Step 1 Create a table of assets (this is a small piece of a much larger table).
Asset | Dia |
water main | 2 |
water main | 2 |
water main | 2 |
water main | 2 |
water main | 4 |
water main | 6 |
water main | 6 |
water main | 6 |
water main | 6 |
Step 2 Create columns for the variables for which you have data (age, material, soil type, groundwater level, depth, traffic, trees, etc.)
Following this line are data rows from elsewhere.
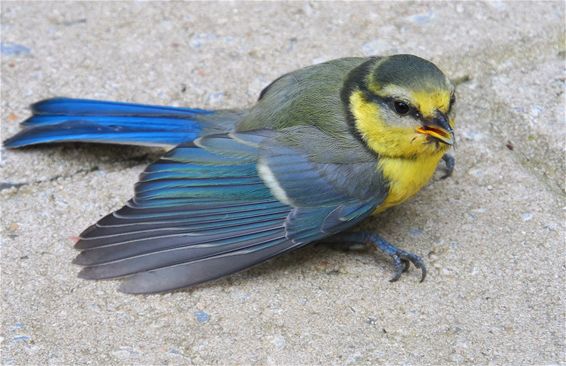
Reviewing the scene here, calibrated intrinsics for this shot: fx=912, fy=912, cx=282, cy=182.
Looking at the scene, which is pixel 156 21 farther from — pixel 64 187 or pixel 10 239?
pixel 10 239

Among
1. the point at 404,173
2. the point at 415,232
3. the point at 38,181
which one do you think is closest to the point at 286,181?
the point at 404,173

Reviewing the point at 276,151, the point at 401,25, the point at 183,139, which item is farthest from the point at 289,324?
the point at 401,25

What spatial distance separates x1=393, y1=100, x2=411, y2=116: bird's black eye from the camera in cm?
286

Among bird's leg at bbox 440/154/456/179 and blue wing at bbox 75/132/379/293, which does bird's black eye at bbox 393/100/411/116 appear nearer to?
blue wing at bbox 75/132/379/293

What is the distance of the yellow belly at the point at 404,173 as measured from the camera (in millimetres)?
2924

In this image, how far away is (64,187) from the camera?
323 centimetres

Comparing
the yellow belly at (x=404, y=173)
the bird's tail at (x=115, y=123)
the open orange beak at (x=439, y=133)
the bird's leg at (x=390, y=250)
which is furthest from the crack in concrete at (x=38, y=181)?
the open orange beak at (x=439, y=133)

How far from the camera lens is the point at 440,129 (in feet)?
9.26

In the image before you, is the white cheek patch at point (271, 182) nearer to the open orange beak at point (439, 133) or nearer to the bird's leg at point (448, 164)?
the open orange beak at point (439, 133)

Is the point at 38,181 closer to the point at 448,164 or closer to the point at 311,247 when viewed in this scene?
the point at 311,247

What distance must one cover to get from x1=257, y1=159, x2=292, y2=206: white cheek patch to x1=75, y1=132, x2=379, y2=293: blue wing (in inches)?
0.5

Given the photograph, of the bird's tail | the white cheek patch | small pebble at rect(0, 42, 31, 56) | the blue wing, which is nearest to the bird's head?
the blue wing

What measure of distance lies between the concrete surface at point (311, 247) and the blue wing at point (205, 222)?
9cm

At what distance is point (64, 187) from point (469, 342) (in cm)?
151
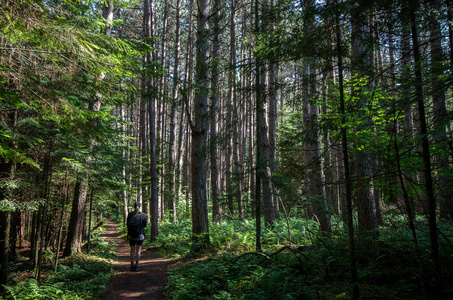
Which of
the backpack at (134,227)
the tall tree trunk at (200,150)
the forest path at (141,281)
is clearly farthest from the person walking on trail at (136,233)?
the tall tree trunk at (200,150)

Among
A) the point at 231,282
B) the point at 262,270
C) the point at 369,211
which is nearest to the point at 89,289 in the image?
the point at 231,282

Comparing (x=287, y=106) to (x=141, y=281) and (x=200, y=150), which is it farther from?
(x=141, y=281)

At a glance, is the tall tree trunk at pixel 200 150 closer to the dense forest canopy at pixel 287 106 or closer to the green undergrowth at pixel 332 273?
the dense forest canopy at pixel 287 106

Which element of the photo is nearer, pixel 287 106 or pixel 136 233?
pixel 287 106

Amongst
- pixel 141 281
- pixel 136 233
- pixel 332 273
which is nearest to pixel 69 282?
pixel 141 281

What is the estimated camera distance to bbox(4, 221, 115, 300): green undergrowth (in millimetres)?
5044

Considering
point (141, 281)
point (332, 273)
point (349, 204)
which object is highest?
point (349, 204)

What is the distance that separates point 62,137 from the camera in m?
6.07

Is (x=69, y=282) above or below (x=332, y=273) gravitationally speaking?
below

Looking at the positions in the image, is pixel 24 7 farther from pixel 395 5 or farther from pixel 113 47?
pixel 395 5

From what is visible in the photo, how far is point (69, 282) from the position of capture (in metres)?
6.04

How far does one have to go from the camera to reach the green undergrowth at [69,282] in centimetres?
504

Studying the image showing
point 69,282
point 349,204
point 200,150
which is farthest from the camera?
point 200,150

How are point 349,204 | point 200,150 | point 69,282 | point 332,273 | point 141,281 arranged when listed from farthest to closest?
point 200,150 → point 141,281 → point 69,282 → point 332,273 → point 349,204
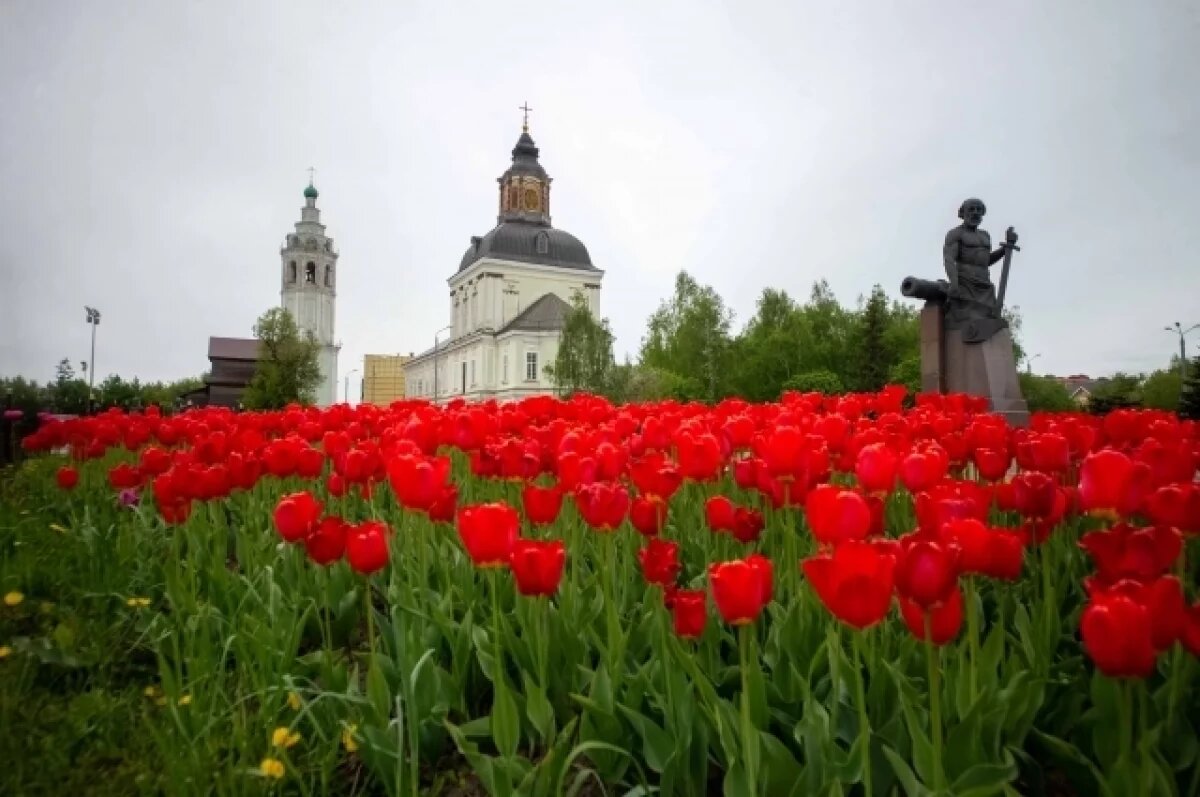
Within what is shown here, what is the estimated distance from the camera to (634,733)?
1846 millimetres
Asset | breaks in 10 year | Dia | Age | soil | traffic | Trees | depth | pressure | material | Filed estimate of cond.ition |
water main | 17 | 2 | 45 | 1 | 1 | 2 | 1 | 55 | 4 | 3 |
water main | 11 | 2 | 45 | 2 | 1 | 2 | 1 | 55 | 4 | 3 |
water main | 12 | 2 | 45 | 1 | 1 | 2 | 1 | 55 | 4 | 3 |
water main | 10 | 2 | 45 | 1 | 1 | 2 | 1 | 55 | 4 | 3 |
water main | 2 | 4 | 50 | 1 | 1 | 2 | 1 | 55 | 1 | 2 |
water main | 3 | 6 | 60 | 2 | 2 | 2 | 1 | 55 | 1 | 2 |
water main | 1 | 6 | 60 | 2 | 2 | 2 | 1 | 55 | 1 | 2 |
water main | 1 | 6 | 60 | 2 | 2 | 2 | 1 | 55 | 1 | 2 |
water main | 0 | 6 | 20 | 1 | 1 | 2 | 1 | 55 | 3 | 1 |
Step 3 All variables should be numeric. So descriptive variables like pipe material need to be converted to binary form – i.e. create a column for each material and insert a 1 or 0 for “yes” and “no.”
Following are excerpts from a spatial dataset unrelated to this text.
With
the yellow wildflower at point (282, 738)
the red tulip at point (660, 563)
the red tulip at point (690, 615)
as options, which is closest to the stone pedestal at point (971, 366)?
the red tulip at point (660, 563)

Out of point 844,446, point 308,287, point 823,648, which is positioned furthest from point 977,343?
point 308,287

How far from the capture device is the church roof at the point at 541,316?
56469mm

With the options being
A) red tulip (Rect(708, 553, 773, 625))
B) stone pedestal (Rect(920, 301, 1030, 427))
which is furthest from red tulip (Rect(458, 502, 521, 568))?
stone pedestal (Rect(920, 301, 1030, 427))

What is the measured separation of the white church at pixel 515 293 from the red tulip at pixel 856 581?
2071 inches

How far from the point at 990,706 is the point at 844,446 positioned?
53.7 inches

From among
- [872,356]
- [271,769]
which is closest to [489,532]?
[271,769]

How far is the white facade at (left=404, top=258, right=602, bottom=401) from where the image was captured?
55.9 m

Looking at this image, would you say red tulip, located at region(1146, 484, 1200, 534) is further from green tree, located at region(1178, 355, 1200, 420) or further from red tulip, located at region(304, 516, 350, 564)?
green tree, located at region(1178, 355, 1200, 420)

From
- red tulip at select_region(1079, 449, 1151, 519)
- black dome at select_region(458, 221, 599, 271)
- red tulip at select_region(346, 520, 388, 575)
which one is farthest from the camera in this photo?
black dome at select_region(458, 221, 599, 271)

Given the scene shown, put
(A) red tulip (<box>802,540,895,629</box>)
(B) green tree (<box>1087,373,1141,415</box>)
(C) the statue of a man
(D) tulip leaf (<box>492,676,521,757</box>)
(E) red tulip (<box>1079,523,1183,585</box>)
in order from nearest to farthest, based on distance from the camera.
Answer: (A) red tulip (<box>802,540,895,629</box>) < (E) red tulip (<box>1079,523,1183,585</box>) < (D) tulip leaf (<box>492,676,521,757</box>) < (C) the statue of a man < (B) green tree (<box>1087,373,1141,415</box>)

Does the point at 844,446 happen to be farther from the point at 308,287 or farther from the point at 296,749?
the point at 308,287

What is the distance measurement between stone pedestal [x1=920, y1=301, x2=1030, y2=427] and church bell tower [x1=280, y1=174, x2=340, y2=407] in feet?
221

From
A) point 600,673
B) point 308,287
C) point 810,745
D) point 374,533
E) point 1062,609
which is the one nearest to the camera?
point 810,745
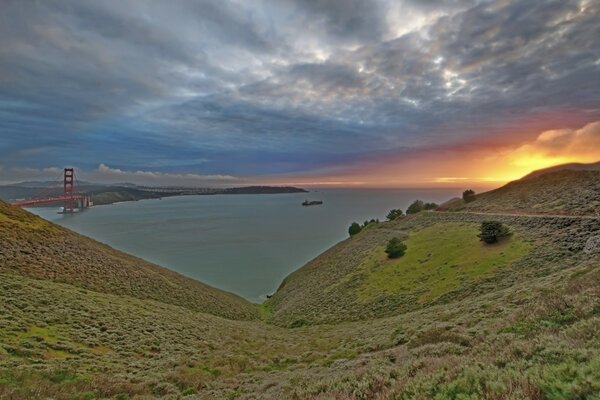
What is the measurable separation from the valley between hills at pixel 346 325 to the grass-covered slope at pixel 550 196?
281 millimetres

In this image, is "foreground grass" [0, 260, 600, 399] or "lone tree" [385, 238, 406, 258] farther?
"lone tree" [385, 238, 406, 258]

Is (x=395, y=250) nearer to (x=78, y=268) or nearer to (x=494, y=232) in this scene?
(x=494, y=232)

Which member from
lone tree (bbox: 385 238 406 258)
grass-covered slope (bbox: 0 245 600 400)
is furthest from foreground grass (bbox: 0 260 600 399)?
lone tree (bbox: 385 238 406 258)

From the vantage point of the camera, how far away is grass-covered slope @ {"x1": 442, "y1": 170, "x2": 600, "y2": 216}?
972 inches

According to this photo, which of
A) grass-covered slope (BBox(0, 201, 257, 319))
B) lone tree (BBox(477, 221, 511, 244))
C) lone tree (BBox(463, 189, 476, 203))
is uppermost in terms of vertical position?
lone tree (BBox(463, 189, 476, 203))

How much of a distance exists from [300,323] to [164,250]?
54.4m

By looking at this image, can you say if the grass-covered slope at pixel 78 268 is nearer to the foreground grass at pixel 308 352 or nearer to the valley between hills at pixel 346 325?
the valley between hills at pixel 346 325

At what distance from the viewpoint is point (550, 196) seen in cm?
3014

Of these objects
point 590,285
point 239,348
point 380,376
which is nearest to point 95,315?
point 239,348

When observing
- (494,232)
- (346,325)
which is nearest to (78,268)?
(346,325)

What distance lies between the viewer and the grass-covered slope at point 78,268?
19.6 meters

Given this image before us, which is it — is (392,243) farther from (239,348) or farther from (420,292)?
(239,348)

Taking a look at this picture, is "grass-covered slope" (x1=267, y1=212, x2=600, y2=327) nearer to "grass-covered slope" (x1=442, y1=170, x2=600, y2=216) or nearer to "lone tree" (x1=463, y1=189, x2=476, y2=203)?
"grass-covered slope" (x1=442, y1=170, x2=600, y2=216)

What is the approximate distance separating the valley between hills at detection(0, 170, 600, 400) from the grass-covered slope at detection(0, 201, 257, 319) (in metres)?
0.16
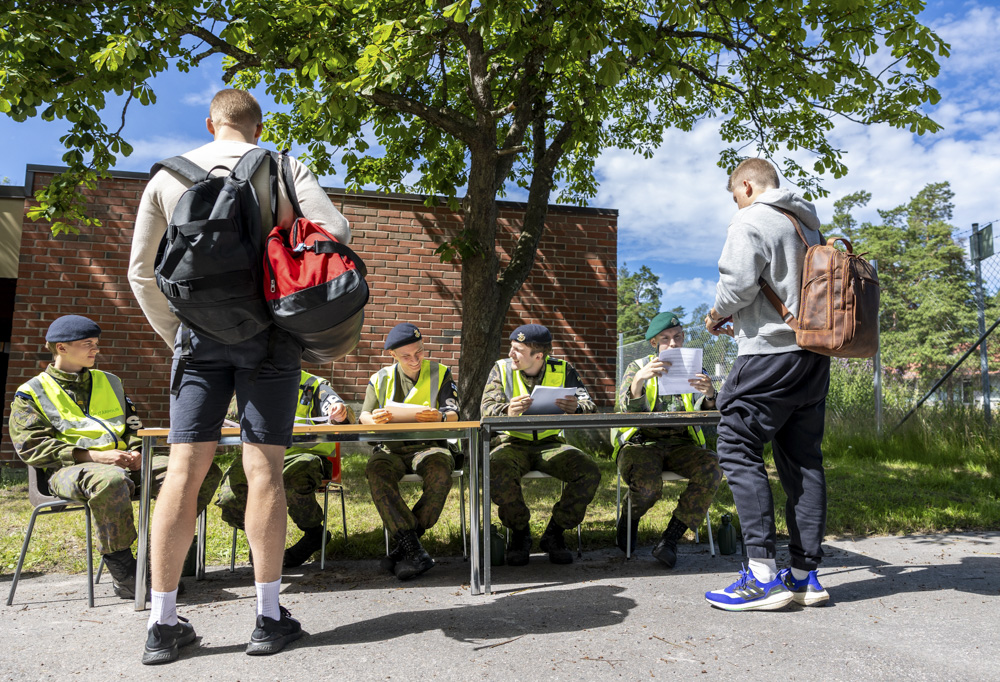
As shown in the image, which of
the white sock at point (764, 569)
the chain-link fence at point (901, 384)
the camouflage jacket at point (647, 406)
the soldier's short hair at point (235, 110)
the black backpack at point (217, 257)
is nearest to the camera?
the black backpack at point (217, 257)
Step 4 Run Linear regression to determine factors associated with each and the amount of influence that each exerts. The result will give you a series of coefficients:
Step 5 – Use this to predict where your breaks will likely be in the next 5-10 years.
The process is time consuming but provides useful information on the system. It needs to be kept up as things change, but exact data is not really needed. And none of this requires destructive testing. Not bad for having no information.